▸ Records for the task
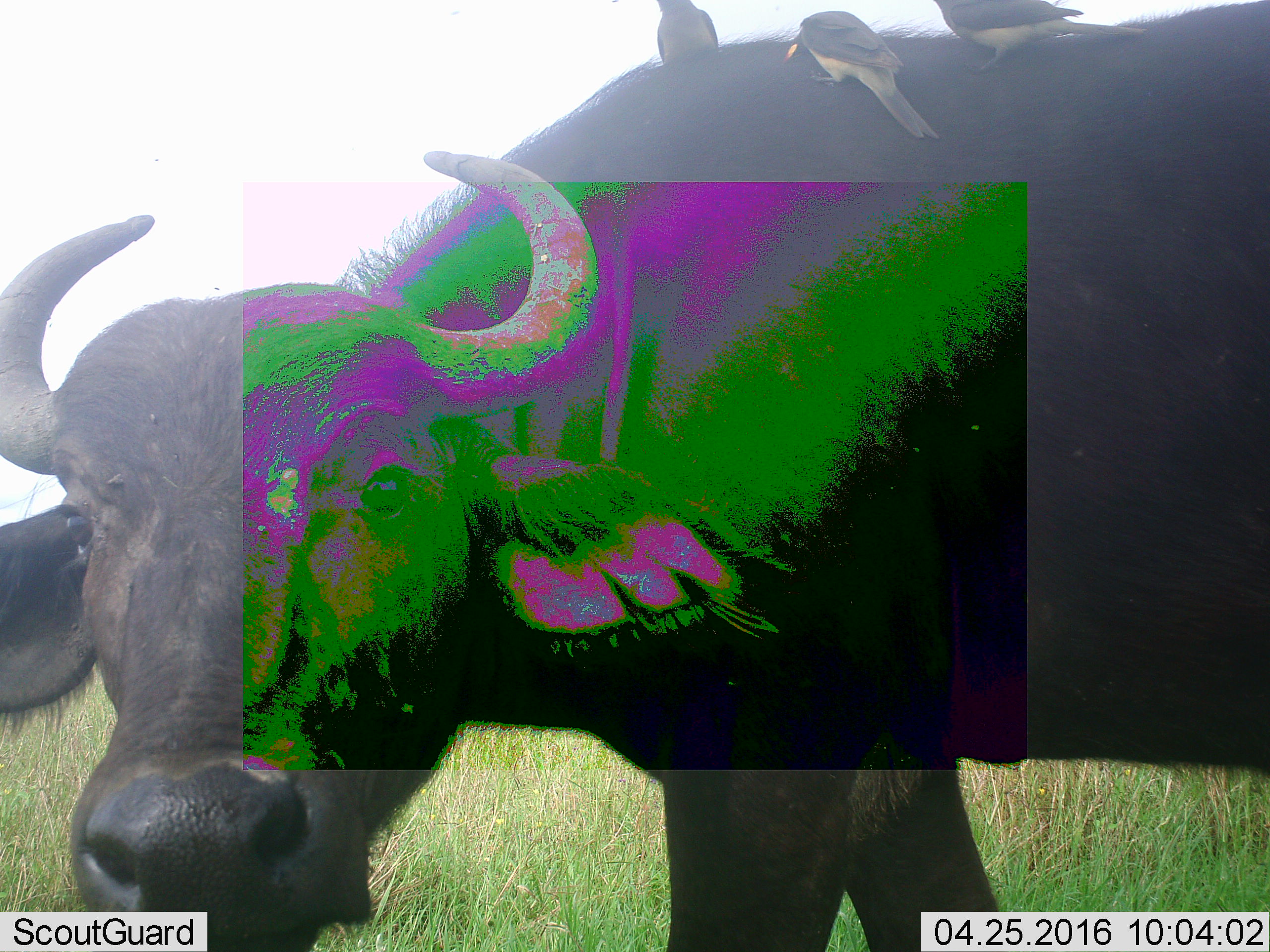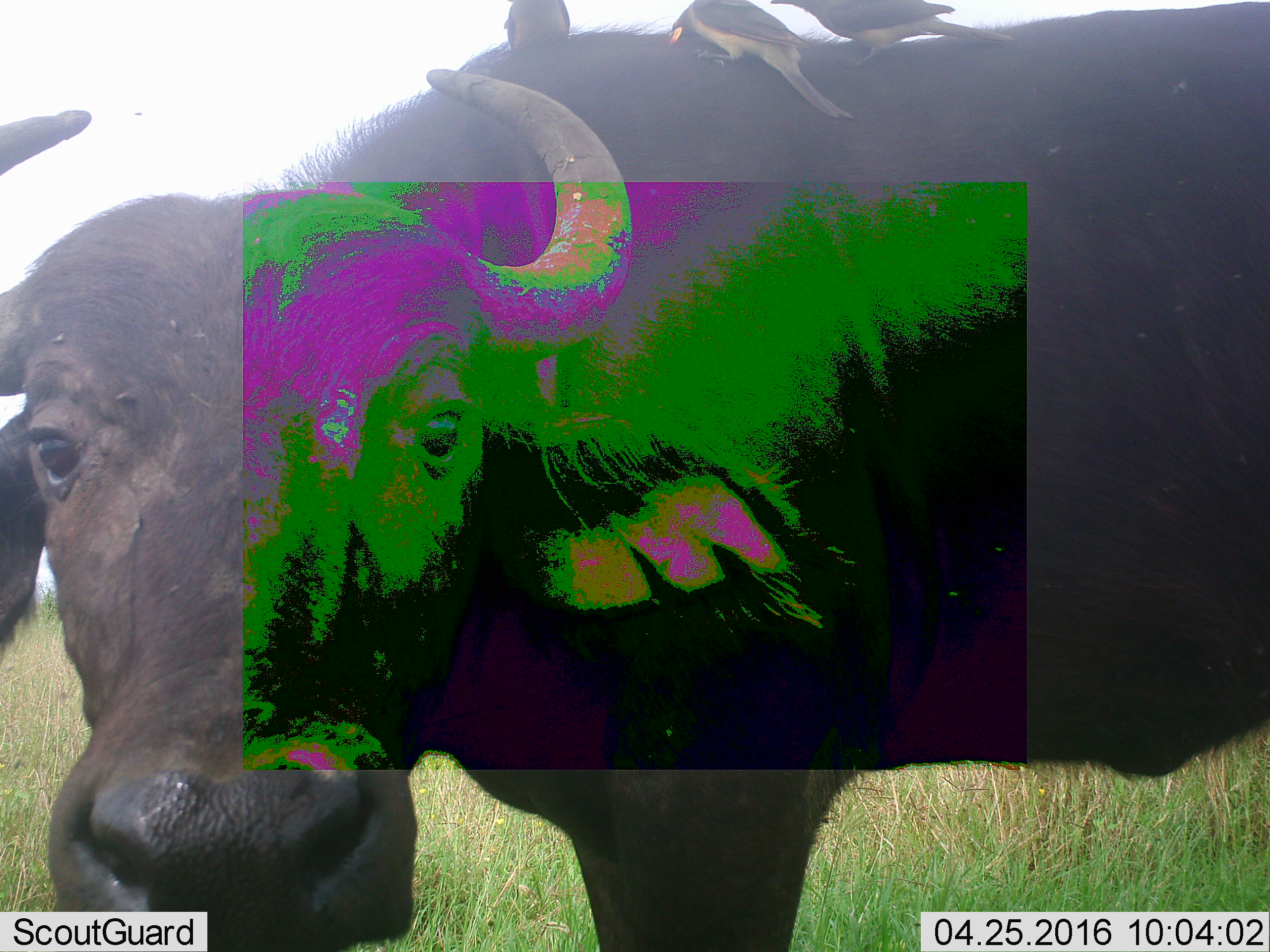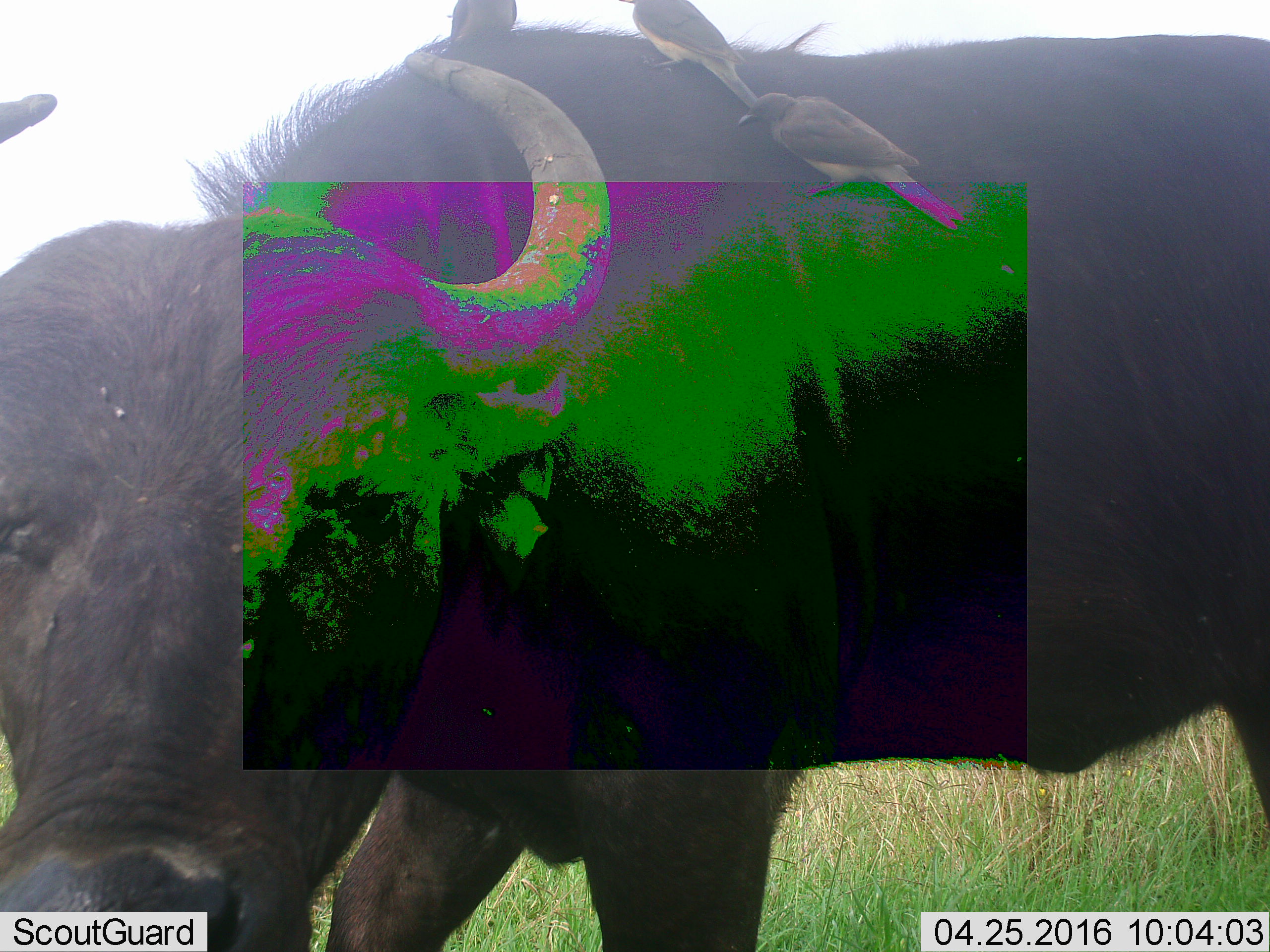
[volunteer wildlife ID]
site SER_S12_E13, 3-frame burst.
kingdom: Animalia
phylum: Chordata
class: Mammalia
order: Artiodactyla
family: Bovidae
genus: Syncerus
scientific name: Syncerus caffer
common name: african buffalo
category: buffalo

▸ Work instruction
Write out each record exactly as shown, but not its pictures.

▸ Exercise answer
[volunteer wildlife ID]
site SER_S12_E13, 3-frame burst.
kingdom: Animalia
phylum: Chordata
class: Mammalia
order: Artiodactyla
family: Bovidae
genus: Syncerus
scientific name: Syncerus caffer
common name: african buffalo
category: buffalo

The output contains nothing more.